■ **PROBLEM TO WORK ON**
Reproduce the article on the Hawaii same-sex marriage lawsuit in full, word for word.

■ **SOURCE EXTRACT**

By Advocate.com Editors
Originally published on Advocate.com July 06 2010 7:55 PM ET
In a way, the debate over same-sex marriage might never have happened without John Travolta.
It was 1977 when Joseph Melillo, a New Jersey native transplanted to Hawaii, offered to help a friend with a dance class on Saturday mornings. Since the film Saturday Night Fever was sweeping the country, the students, most of them senior citizens, wanted to learn to disco. Unbeknownst to Melillo, the teacher had also recruited Patrick Lagon to help with the class after seeing him do the freak, a disco dance, one night at a local club.
“I was busy with the students,” Melillo recalls. “Then I turned and looked at him, and he looked at me. We instantly fell in love. We’ve been together ever since.”
Their commitment led Melillo and Lagon to seek a marriage license in 1990—along with two lesbian couples, Tammy Rodrigues and Antoinette Pregil, and Ninia Baehr and Genora Dancel—and, when they were denied the license, to sue the state of Hawaii. The upshot: a ruling by circuit court judge Kevin Chang on December 3 declaring the state’s ban on same-sex marriages
to be unconstitutional under state law.
Now the question is whether that legal victory will ultimately prevail or whether same-sex marriage will be a passing fad, the disco of the 1990s. The next several months will see a bruising battle to determine the outcome. While mainland gays and lesbians are awaiting the outcome—too passively in the eyes of many Hawaii activists—opponents of same-sex marriage are preparing a series of measures to prevent the ruling from ever taking effect.
Yet in the meantime, what was once unthinkable looks increasingly inevitable. If Chang’s ruling is upheld by the state supreme court, as most predict it will be, the only thing that could stop same-sex marriage in Hawaii is an amendment to the state constitution. And while a movement to amend the constitution is under way, such an action could not be effected before the end of 1998. Thus, Hawaii will probably start issuing marriage licenses to same-sex couples by the end of this year.

■ **INFORMATION SHOWN**
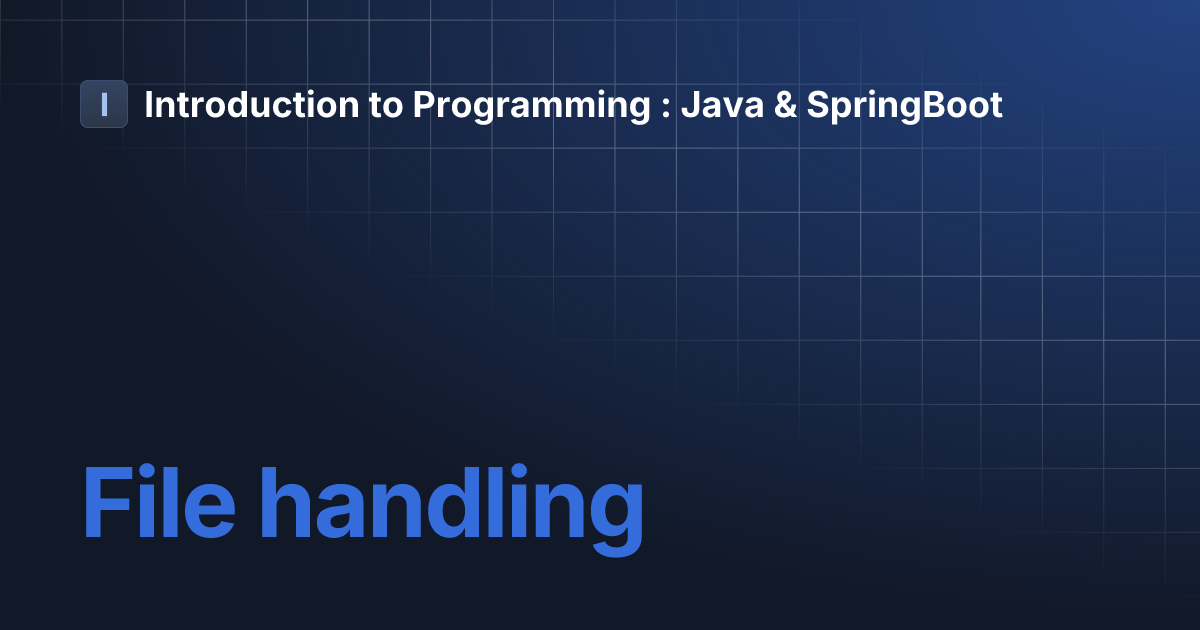 I Introduction to Programming : Java & SpringBoot

File handling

■ **RESPONSE TO THIS EXERCISE**
By Advocate.com Editors
Originally published on Advocate.com July 06 2010 7:55 PM ET
In a way, the debate over same-sex marriage might never have happened without John Travolta.
It was 1977 when Joseph Melillo, a New Jersey native transplanted to Hawaii, offered to help a friend with a dance class on Saturday mornings. Since the film Saturday Night Fever was sweeping the country, the students, most of them senior citizens, wanted to learn to disco. Unbeknownst to Melillo, the teacher had also recruited Patrick Lagon to help with the class after seeing him do the freak, a disco dance, one night at a local club.
“I was busy with the students,” Melillo recalls. “Then I turned and looked at him, and he looked at me. We instantly fell in love. We’ve been together ever since.”
Their commitment led Melillo and Lagon to seek a marriage license in 1990—along with two lesbian couples, Tammy Rodrigues and Antoinette Pregil, and Ninia Baehr and Genora Dancel—and, when they were denied the license, to sue the state of Hawaii. The upshot: a ruling by circuit court judge Kevin Chang on December 3 declaring the state’s ban on same-sex marriages
to be unconstitutional under state law.
Now the question is whether that legal victory will ultimately prevail or whether same-sex marriage will be a passing fad, the disco of the 1990s. The next several months will see a bruising battle to determine the outcome. While mainland gays and lesbians are awaiting the outcome—too passively in the eyes of many Hawaii activists—opponents of same-sex marriage are preparing a series of measures to prevent the ruling from ever taking effect.
Yet in the meantime, what was once unthinkable looks increasingly inevitable. If Chang’s ruling is upheld by the state supreme court, as most predict it will be, the only thing that could stop same-sex marriage in Hawaii is an amendment to the state constitution. And while a movement to amend the constitution is under way, such an action could not be effected before the end of 1998. Thus, Hawaii will probably start issuing marriage licenses to same-sex couples by the end of this year.